**** Task data ****
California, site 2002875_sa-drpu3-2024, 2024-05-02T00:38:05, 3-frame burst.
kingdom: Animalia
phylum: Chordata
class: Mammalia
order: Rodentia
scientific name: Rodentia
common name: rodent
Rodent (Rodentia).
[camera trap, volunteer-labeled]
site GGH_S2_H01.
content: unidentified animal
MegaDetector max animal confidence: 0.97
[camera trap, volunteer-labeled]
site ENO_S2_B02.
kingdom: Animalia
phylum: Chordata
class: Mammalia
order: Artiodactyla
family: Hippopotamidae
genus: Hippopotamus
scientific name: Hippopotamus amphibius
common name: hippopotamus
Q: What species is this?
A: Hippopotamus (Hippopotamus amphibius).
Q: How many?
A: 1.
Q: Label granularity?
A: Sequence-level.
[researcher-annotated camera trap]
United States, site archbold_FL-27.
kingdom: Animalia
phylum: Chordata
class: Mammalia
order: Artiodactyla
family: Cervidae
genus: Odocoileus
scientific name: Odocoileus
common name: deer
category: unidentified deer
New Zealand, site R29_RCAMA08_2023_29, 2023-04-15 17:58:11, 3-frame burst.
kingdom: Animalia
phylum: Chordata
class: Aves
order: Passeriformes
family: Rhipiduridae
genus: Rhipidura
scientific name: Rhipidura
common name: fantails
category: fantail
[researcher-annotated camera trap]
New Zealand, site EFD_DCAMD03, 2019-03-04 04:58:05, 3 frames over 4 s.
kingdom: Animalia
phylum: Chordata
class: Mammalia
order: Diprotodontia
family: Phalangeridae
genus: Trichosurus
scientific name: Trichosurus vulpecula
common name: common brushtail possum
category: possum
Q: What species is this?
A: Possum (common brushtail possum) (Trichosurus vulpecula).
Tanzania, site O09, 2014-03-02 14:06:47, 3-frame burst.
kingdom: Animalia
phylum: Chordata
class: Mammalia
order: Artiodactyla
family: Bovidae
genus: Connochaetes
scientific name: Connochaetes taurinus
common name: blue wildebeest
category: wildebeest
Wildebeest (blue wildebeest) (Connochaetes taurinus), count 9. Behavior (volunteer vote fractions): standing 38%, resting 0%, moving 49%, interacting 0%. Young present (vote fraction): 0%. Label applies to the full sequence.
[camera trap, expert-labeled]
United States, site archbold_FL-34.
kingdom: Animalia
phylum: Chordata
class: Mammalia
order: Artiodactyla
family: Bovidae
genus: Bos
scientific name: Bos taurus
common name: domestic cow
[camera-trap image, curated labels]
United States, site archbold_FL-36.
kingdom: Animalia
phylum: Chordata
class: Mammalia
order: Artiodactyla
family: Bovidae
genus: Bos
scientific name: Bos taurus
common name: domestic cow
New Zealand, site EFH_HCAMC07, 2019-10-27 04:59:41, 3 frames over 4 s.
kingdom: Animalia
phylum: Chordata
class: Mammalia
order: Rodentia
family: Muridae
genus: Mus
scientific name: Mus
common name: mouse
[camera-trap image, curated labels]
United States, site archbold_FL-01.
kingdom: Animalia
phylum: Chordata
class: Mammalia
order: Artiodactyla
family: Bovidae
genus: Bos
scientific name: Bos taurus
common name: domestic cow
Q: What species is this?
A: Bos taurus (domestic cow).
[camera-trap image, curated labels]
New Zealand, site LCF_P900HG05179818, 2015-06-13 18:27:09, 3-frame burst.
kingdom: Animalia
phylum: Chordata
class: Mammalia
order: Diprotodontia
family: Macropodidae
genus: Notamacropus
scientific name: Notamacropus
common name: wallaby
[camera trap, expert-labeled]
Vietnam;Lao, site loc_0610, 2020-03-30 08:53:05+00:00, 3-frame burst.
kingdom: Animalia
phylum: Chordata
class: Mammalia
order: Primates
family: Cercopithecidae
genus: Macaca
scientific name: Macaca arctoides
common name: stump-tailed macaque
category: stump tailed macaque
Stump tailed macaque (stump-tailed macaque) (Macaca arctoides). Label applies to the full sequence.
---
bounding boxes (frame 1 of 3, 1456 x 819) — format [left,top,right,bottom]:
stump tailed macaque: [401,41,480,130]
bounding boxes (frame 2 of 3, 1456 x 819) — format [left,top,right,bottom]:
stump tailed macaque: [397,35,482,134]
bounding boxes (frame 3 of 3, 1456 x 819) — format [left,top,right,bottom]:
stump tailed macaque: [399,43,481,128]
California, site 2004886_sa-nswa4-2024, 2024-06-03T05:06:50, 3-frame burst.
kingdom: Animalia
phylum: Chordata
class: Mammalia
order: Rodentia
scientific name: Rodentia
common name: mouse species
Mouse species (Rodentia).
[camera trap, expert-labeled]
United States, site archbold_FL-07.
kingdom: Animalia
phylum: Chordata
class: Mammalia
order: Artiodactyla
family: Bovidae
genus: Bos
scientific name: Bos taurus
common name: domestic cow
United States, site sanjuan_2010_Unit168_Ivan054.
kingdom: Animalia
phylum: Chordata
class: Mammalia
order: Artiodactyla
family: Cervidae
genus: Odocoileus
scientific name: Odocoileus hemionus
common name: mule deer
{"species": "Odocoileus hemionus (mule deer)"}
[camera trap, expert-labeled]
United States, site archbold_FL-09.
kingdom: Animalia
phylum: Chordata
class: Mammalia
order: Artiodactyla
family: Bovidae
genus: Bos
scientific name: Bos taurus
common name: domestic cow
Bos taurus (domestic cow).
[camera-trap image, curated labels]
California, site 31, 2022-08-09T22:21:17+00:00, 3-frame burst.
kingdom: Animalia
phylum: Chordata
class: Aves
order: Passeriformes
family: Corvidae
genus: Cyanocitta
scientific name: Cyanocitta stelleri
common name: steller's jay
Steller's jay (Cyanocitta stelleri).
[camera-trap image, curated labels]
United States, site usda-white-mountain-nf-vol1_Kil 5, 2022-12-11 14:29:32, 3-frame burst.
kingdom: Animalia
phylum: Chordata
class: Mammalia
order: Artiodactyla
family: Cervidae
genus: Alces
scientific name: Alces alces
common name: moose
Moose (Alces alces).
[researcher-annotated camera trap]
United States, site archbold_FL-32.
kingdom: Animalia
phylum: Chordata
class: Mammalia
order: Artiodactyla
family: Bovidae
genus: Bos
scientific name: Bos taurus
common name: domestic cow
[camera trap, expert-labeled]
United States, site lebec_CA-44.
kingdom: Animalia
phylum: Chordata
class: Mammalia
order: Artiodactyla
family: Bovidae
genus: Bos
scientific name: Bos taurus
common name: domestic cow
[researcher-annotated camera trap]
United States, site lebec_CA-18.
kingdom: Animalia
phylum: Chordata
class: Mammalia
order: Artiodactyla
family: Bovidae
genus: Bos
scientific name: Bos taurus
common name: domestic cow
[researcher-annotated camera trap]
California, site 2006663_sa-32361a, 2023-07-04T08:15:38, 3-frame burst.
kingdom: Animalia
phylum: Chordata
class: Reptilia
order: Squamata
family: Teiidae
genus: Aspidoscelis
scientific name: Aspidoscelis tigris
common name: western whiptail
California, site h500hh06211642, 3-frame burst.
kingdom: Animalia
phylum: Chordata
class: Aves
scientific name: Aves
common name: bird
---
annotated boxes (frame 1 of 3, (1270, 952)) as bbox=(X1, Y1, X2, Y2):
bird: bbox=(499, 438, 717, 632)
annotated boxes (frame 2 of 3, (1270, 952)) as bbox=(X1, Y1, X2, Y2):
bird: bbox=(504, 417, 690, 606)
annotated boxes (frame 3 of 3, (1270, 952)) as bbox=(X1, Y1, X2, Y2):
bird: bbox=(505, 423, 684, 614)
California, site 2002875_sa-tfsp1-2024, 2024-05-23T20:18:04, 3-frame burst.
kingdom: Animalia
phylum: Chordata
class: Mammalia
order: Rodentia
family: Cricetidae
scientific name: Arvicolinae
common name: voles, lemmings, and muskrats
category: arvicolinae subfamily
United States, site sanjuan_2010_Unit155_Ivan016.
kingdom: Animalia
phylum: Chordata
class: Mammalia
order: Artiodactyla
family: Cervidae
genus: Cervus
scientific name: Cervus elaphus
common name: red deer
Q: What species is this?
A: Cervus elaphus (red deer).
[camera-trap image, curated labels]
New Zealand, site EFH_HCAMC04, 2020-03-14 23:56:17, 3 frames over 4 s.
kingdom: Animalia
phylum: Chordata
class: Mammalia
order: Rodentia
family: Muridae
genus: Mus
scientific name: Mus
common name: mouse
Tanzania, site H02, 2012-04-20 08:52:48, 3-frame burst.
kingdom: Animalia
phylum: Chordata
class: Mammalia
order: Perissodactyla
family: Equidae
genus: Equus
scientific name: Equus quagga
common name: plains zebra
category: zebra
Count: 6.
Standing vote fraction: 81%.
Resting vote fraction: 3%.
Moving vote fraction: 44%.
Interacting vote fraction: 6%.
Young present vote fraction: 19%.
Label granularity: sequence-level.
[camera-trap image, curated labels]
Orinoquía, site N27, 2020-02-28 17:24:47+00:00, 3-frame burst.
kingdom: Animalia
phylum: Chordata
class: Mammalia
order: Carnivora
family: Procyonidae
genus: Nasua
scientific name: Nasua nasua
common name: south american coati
****
What the exercise asks » Copy out all lines above holding "Zealand".

Task response »
New Zealand, site R29_RCAMA08_2023_29, 2023-04-15 17:58:11, 3-frame burst.
New Zealand, site EFD_DCAMD03, 2019-03-04 04:58:05, 3 frames over 4 s.
New Zealand, site EFH_HCAMC07, 2019-10-27 04:59:41, 3 frames over 4 s.
New Zealand, site LCF_P900HG05179818, 2015-06-13 18:27:09, 3-frame burst.
New Zealand, site EFH_HCAMC04, 2020-03-14 23:56:17, 3 frames over 4 s.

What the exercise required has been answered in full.